For Stanley Fish, no matter the consequences!

Several years ago, as a high school senior in Tanzania, I was faced with the choice of where to pursue my college education. For a number of practical reasons, the choice seemed to be between the United States, the United Kingdom, and India, and it was not too much of an effort on my part to decide that the United States was the way for me to go. What appealed to me most about the American model was an open embrace—an insistence even—on a liberal arts education. Both the British and the Indian systems asked for an early commitment—in the case of India, to being in either the arts, commerce, or the sciences—a commitment I was not yet prepared to make.

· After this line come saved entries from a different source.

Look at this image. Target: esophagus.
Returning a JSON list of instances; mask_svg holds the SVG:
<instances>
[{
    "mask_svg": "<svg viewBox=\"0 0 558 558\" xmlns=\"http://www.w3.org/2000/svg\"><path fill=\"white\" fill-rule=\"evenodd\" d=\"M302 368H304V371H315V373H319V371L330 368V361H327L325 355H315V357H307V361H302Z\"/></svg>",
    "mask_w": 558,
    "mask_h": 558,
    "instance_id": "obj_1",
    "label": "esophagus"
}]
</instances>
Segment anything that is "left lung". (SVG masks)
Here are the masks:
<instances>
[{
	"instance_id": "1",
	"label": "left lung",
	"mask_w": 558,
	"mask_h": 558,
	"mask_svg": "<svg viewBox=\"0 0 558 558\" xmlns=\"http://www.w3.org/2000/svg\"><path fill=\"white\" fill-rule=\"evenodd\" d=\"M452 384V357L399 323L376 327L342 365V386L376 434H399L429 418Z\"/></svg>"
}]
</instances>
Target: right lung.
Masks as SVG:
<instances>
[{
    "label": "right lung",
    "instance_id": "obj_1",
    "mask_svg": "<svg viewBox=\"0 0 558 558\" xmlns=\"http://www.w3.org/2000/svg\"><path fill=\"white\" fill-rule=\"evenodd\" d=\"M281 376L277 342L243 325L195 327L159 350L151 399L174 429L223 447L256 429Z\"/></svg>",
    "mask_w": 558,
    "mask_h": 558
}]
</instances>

My undergraduate years in the United States saw me majoring in English, but in addition to the common liberal arts distribution requirements, I also found myself pursuing a certificate in African studies, which meant that my coursework was multi-, if not inter-, disciplinary. The questions of disciplinarity and its relation to area studies continued to be of interest to me as I pursued my doctoral work, guided, among others, by V. Y. Mudimbe, the Zairean multi- and interdisciplinarian who, in addition to his pioneering work on The Invention of Africa,1 coedited Africa and the Disciplines2; Barbara Herrnstein Smith, who was at the forefront of conversations between literary studies and science studies; and Stanley Fish, who published a much-circulated essay titled “Being Interdisciplinary Is So Very Hard to Do,”3 which, with much admiration, I echo, along with the title of one of Fish’s deservedly celebrated essay collections, in the title of my own contribution here. The book that ultimately came out of my dissertation was concerned with the interfaces between disciplinary knowledges and Africanist scholarship. Over the years, I have found my most engaged and engaging interlocutors among colleagues in history and anthropology and found my own reading materials to come as much from those domains as from the world of literary criticism.

“For many of us, a good liberal arts education may well have simultaneously proceeded along disciplinary and interdisciplinary lines.”

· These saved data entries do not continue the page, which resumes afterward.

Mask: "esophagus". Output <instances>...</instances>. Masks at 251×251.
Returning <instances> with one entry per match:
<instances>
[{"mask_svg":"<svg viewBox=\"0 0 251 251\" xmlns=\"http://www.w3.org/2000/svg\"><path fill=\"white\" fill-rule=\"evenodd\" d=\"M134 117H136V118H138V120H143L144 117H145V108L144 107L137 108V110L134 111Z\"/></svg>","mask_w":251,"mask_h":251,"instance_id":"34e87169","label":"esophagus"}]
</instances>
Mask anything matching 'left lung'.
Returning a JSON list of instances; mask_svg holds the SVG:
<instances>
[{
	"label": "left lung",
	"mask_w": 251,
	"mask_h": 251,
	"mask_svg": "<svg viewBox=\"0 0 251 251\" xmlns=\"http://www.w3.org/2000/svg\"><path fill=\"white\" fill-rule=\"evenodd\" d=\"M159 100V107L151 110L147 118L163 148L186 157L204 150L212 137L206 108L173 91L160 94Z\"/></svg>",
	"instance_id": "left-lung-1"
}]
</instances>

Thinking back on that training, I cannot help but agree with David Engerman when he points to the pedagogical value of interdisciplinarity at both the undergraduate and graduate levels. Indeed, debates around interdisciplinarity often assume that we were all always securely positioned within disciplines before discovering interdisciplinary research, when in fact, for many of us, a good liberal arts education may well have simultaneously proceeded along disciplinary and interdisciplinary lines. Indeed, as Harvey Graff has reminded us, disciplinarity and interdisciplinarity are mutually constituted and should not be thought of oppositional. George Steinmetz further argues that we should think of disciplines as social fields that are dynamic, relational, internally heterogeneous assemblages rather than as unified totalities. Why then, given this shared ethos of a liberal arts background in the United States, as well as a recognition that disciplines evolve to accommodate pressing needs, do we still worry about interdisciplinarity?

One way to consider this is through the paradox best articulated by Arjun Appadurai in his 1997 Items article:

The sense of discipline associated with liberal learning, critical thinking, and citizenship is part of an ethic of self-cultivation and cosmopolitanism that lies at the heart of liberal social thought. But the sense of discipline associated with research has little to do with the creation of cultivated, cosmopolitan citizens and much to do with the techniques and protocols for training specialists and producing disciplinary knowledge. The gap between these two senses of ‘discipline’ remains largely unrecognized and, as a result, unbridged.

The quote offered by Engerman of the scholar in the SSRC archives who notes that “I can imagine a man trained in areas as being a most charming gentleman and interesting conversationalist but not as being a scholar” is perhaps the most dramatic instantiation of this misrecognition and prejudice.

And yet, Immanuel Wallerstein and the team of scholars associated with the Gulbenkian Commission on Restructuring the Social Sciences recommended in their report that graduate students in the social sciences be required to take a mandatory minor in another department. They proposed that at least a quarter of any given student’s coursework be in some department other than the one in which the student sought to matriculate. While I am unaware of any efforts to formalize this recommendation, my past service on the review panels for the SSRC’s International Dissertation Research Fellowship (IDRF) Program suggests that at least in some quarters of the social sciences, many of the most competitive applicants take it upon themselves to be trained in a multi-, if not inter-, disciplinary way. One successful applicant, for instance, had coursework in urban theory and history, anthropology, urban planning, architectural history, art history, comparative literature, urban studies, and cultural geography; another in anthropology, South Asian studies, philosophy, religion, Islamic studies, history, Middle Eastern studies, history of art, archaeology, and English. I have never met these individuals, but judging by the success of their applications, I imagine that while they may well be “interesting conversationalists,” they were most decidedly deemed by the review panels to be significant and promising scholars.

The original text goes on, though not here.